Delusional data usage

A big talking point of network gatekeepers in the FCC’s proceeding on open Internet rules is the idea that Internet use is getting out of hand, leading to unprecedented levels of use and severe congestion. Allegedly, network gatekeepers need to impose similarly unprecedented additional controls to deal with this congestion. This idea is commonly known as the “exaflood,” and it’s a delusion. Data usage has been growing steadily for years; network engineers have always been able to accommodate the rapid pace of growth; and there is no evidence to support any change to this pattern. Talk about a solution in search of a problem!

That said: Even a properly engineered network will experience sporadic, mild periods of high utilization and congestion. So appropriate network controls to deal with periods of congestion can be reasonable. Similarly, network controls that deal with spam or viruses or denial of service attacks can certainly be reasonable. And the FCC should ensure that network operators’ ability to impose “reasonable” network controls can coexist with consumer protections in this proceeding.

Clear guidance from the FCC

So, where does that leave us? The FCC needs to offer clear guidance as to what “reasonable” means, so that network operators can better understand what actions might get them in trouble, and consumers can be assured that this “reasonable” framework won’t just rubber stamp anything the network operator wants. But rather than be clear, the FCC’s suggestion was circular: “Reasonable network management consists of practices which are reasonable.”

Admittedly, this isn’t an easy question. The FCC has two conflicting goals: Be clear, but allow for good behavior. But the right solution isn’t that hard. It’s similar to frameworks that have been adopted either voluntarily or by regulation in Japan and Canada. To be considered reasonable, network controls must have a good reason for their existence, and they must not harm anybody unnecessarily. Put in other terms, this is a two-part test for “purpose” and “means.”

◆ Record extracts ◆
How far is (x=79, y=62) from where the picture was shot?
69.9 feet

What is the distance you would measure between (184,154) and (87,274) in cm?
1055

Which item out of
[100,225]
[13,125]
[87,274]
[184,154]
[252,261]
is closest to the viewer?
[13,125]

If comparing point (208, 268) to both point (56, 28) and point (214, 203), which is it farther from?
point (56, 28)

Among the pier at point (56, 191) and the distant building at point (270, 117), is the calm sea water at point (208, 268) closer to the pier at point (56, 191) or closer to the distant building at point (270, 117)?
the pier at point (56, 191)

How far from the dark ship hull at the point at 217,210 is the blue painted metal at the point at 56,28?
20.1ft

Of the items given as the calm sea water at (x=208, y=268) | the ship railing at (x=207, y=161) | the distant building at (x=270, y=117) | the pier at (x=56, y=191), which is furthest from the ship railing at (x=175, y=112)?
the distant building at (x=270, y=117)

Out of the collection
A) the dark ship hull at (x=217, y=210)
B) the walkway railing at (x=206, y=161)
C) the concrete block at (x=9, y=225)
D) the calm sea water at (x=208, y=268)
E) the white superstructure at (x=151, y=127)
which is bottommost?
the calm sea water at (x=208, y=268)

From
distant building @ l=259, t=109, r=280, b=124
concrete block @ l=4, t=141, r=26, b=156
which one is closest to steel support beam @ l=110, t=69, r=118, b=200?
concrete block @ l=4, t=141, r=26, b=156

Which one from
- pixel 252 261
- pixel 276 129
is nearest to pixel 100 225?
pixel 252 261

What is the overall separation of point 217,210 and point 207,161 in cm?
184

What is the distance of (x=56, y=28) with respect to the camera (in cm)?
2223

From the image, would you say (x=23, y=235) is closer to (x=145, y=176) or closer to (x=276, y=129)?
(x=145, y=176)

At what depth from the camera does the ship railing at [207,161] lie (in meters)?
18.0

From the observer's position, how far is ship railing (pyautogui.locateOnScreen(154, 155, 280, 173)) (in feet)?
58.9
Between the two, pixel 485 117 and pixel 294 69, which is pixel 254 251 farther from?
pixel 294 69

* * *

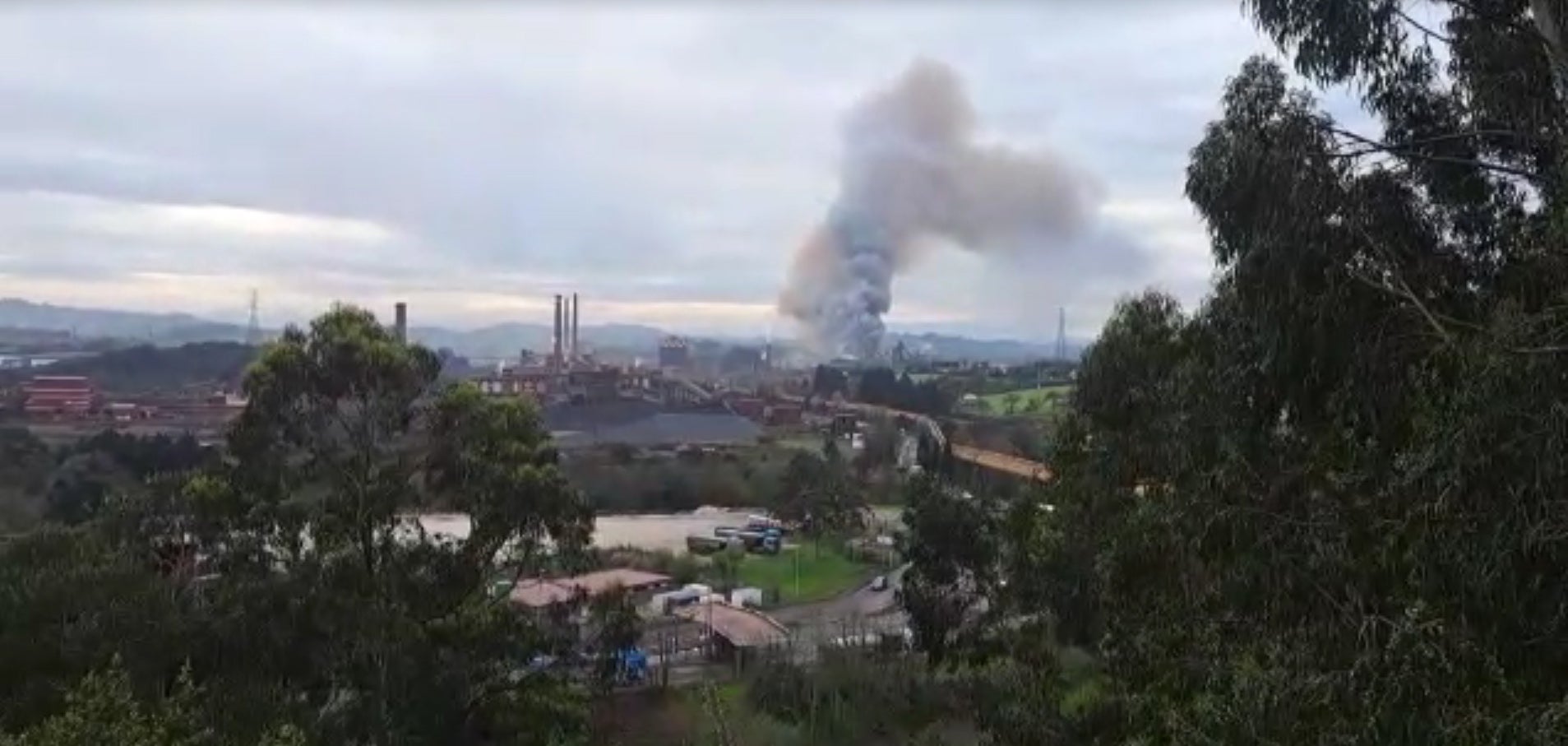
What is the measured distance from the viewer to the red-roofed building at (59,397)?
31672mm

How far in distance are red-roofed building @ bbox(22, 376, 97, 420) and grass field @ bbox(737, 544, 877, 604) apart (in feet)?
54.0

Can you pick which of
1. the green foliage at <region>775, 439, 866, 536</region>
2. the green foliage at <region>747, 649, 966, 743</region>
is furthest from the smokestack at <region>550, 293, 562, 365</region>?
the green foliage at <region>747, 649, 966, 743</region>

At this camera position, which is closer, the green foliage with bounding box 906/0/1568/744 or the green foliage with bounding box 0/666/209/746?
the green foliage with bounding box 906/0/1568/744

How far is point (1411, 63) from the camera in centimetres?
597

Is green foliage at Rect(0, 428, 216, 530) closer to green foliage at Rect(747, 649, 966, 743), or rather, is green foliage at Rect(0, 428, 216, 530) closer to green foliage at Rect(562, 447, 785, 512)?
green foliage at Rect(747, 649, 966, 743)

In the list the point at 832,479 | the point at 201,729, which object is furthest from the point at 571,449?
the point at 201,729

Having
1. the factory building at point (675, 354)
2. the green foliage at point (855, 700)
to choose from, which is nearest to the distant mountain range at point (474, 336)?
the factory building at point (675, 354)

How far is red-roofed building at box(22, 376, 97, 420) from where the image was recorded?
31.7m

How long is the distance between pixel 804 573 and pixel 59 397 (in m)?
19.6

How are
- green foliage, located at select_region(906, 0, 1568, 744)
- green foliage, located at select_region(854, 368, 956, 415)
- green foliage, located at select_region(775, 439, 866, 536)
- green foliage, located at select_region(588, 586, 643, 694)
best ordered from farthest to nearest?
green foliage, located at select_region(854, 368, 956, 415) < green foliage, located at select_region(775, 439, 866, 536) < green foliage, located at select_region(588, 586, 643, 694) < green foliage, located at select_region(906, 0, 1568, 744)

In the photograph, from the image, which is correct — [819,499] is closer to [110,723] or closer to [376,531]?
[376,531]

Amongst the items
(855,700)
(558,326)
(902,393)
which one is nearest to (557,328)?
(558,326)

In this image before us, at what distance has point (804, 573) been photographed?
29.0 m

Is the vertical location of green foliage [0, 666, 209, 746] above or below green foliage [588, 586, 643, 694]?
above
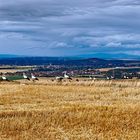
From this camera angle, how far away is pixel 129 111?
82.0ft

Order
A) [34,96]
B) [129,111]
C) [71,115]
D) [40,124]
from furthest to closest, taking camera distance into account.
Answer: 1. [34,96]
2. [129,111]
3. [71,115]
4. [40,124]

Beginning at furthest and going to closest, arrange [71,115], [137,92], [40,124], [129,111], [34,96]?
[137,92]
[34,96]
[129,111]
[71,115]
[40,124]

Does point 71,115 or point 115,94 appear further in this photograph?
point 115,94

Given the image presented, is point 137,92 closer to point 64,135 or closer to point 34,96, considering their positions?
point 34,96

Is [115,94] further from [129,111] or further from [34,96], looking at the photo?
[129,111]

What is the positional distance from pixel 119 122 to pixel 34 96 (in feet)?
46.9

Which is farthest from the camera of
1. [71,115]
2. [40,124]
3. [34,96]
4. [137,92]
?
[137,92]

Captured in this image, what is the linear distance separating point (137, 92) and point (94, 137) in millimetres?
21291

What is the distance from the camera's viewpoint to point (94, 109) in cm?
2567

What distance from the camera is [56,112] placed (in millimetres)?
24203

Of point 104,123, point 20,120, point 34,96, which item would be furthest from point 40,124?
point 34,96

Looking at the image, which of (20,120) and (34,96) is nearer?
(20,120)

◆ Apply what you read ◆
**A)** Answer these questions using the text on open Internet rules above.
(i) What is the idea that Internet use is getting out of hand commonly called?
(ii) How did the FCC define reasonable network management?
(iii) In which two countries have similar frameworks been adopted?
**B)** Rewrite the paragraph in the text on open Internet rules that begins "That said: Even a properly engineered network" as a short bulleted list.

◆ Answers for the exercise ◆
**A)**
(i) The "exaflood."
(ii) "Reasonable network management consists of practices which are reasonable."
(iii) Japan and Canada.

**B)**
- Even a properly engineered network will have sporadic, mild periods of high utilization and congestion.
- Appropriate network controls to deal with congestion can therefore be reasonable.
- Controls that deal with spam, viruses or denial of service attacks can also be reasonable.
- The FCC should ensure that operators' ability to impose "reasonable" network controls can coexist with consumer protections.